Gathered deep inside the nation’s largest military base, about 20 government officials, special investigators and private lawyers on Sunday watched an unusual and controversial simulation intended to help determine whether the FBI has been truthful about its role in the fatal 1993 Branch Davidian standoff.
The exercise, ordered by a federal judge and carried out at Ft. Hood, was designed to examine unproven allegations that FBI agents fired into the Branch Davidians’ compound before it burned to the ground on April 19, 1993. In all, about 80 men, women and children died that day, including the leader of the religious sect, David Koresh.
Initially, the infrared video taken of the simulation was supposed to be made public. But Sunday morning, U.S. District Judge Walter Smith, who is presiding over a wrongful death lawsuit brought against the government by survivors and descendants of the Branch Davidians, unexpectedly sealed the videos, precluding any public viewing.
FBI officials said agency experts who conducted a preliminary review Sunday evening had said that the videos vindicated their long-held position that they had never fired on April 19. The lack of public access creates the possibility that both sides in the case would release conflicting opinions without any public review of the videos. “That was the court’s decision,” said U.S. Atty. Mike Bradford, one of the main lawyers for the government in the civil case. “I don’t think either side really solicited it.” For years, controversy has surrounded aerial infrared videos taken by the FBI on the day of the fire. The video shows unexplained “flashes.”
Michael Caddell, the lead lawyer for the plaintiffs, and other government critics contend that the flashes are from FBI agents firing into the compound. The simulation Sunday was designed to capture gunfire on a similar infrared video and then determine if similar flashes result.
The exercise lasted about three hours. In addition to Smith and special U.S. counsel John Danforth, a former senator, the observers included representatives from the Department of Justice, the FBI, Texas Rangers and private lawyers representing the plaintiffs. They watched a series of drills performed by six postal inspectors and two Army soldiers dressed in uniforms similar to those worn by FBI agents on the day of the fire.
First, the eight participants fired different weapons from prone and kneeling positions. Then, they slowly advanced to a prescribed firing line, where they fired a series of single shots followed by shorts bursts and long bursts of automatic gunfire. They repeated the exercise four times as the FBI Nightstalker airplane and a British navy helicopter took turns filming from different altitudes.
In addition, an armored vehicle was driven alongside a field littered with debris such as twisted aluminum, broken glass and pools of water. Each aspect of the exercise–the gunfire and the armored vehicle–was intended to test the conflicting theories about the flashes.
Caddell said he thought the staged gunfire would create identical flashes on the FLIR tape put forth by the plaintiffs and by the government. Caddell has contended that the flashes represent gunfire, while the government had said the flashes, or “glints,” were merely reflections from debris scattered around the compound.

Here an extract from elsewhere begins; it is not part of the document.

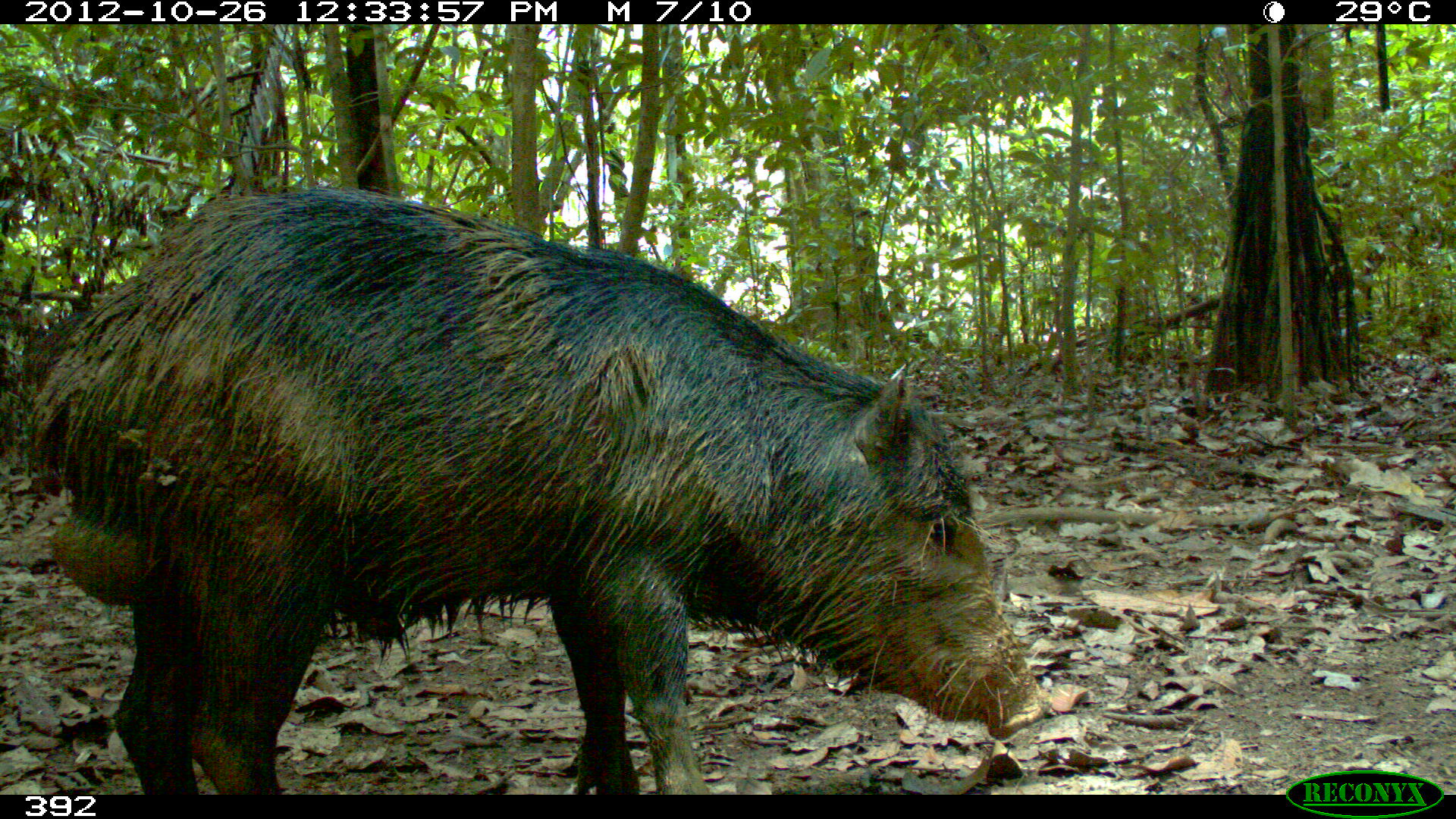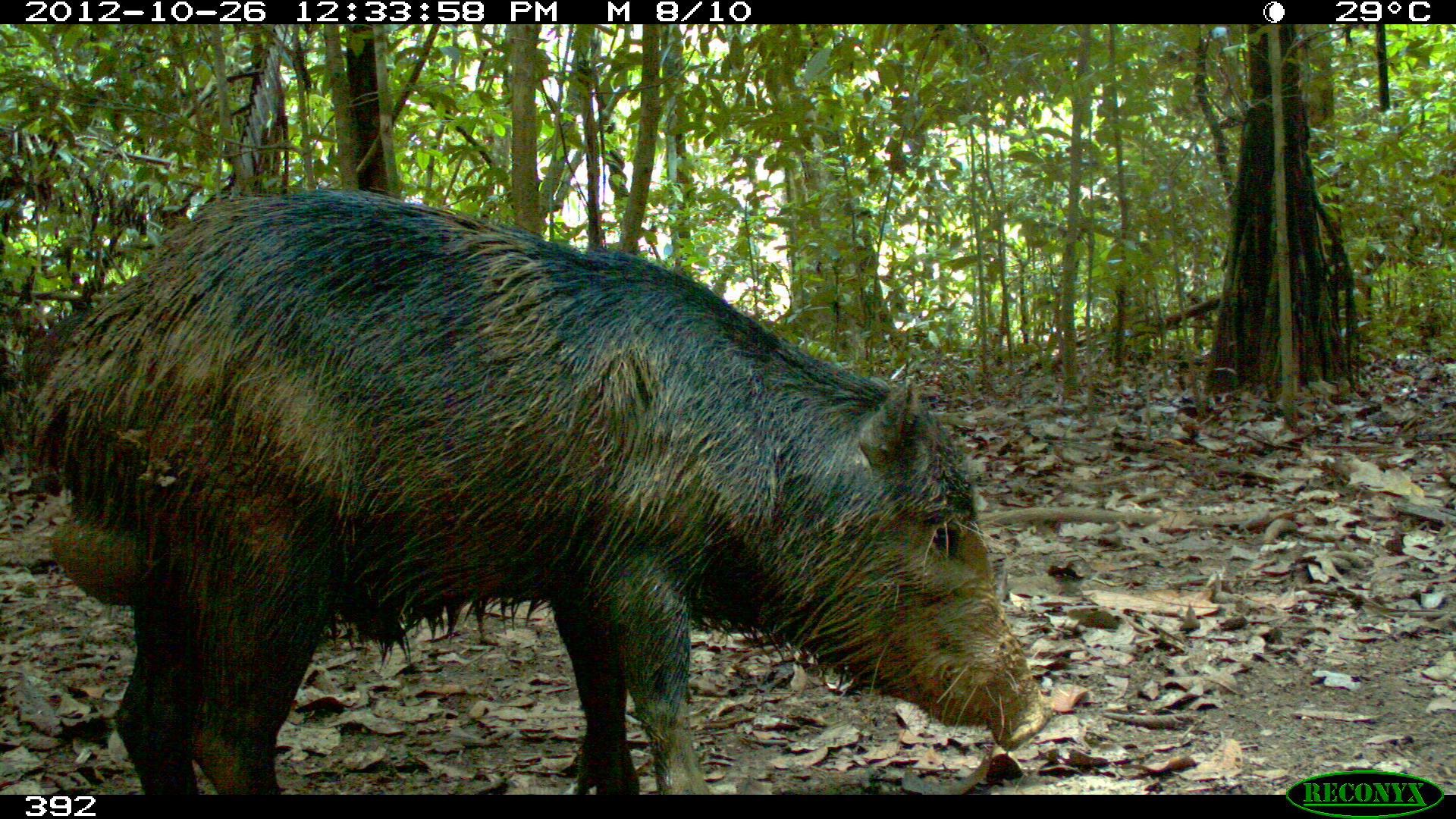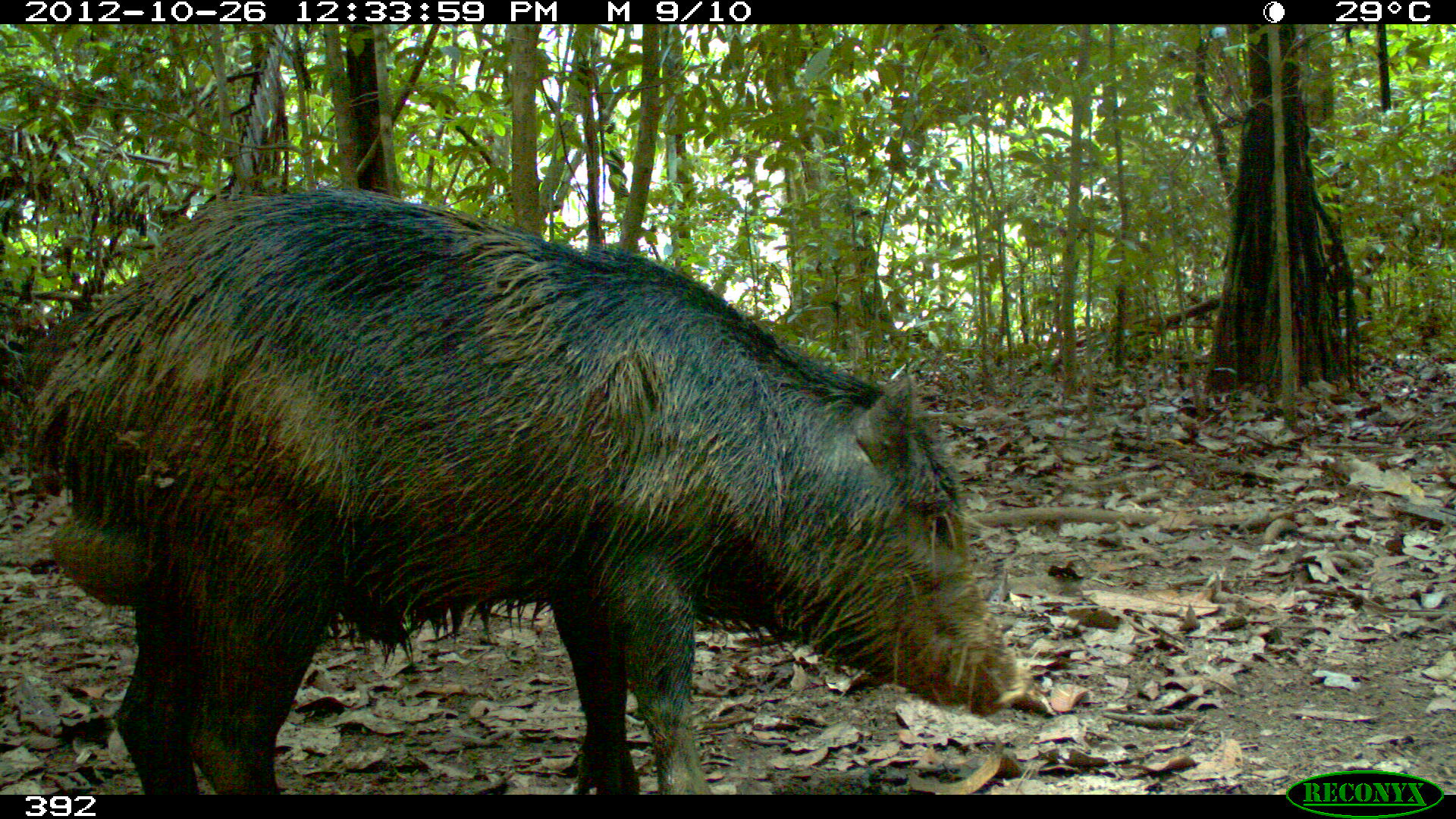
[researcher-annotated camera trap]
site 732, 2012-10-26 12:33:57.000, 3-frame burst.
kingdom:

Caddell said secrecy and security were at a premium. The observers were driven by bus for nearly an hour to a location within Ft. Hood. For security, he said, several military vehicles were positioned nearby. Smith denied a motion by several news media organizations to witness the test. “We’re all pleased,” Caddell said of the test. “When you think about coordinating weather, equipment and personnel, we’re all pleased that we got it done.”
In December, Smith granted a plaintiff’s motion to hold the demonstration and ordered that Danforth’s staff supervise the exercise. Initially, government lawyers fought the motion, contending that similar FLIR technology no longer existed. But when Danforth’s staff located such a camera in Britain, and when it became clear that both the judge and Danforth favored the exercise, the government reversed itself and consented.
Before the test, Caddell signaled his likely approach to the civil trial when he said he did not believe the deaths of the Branch Davidians resulted from an overarching government conspiracy but rather from the improper actions of supervisory agents at the scene.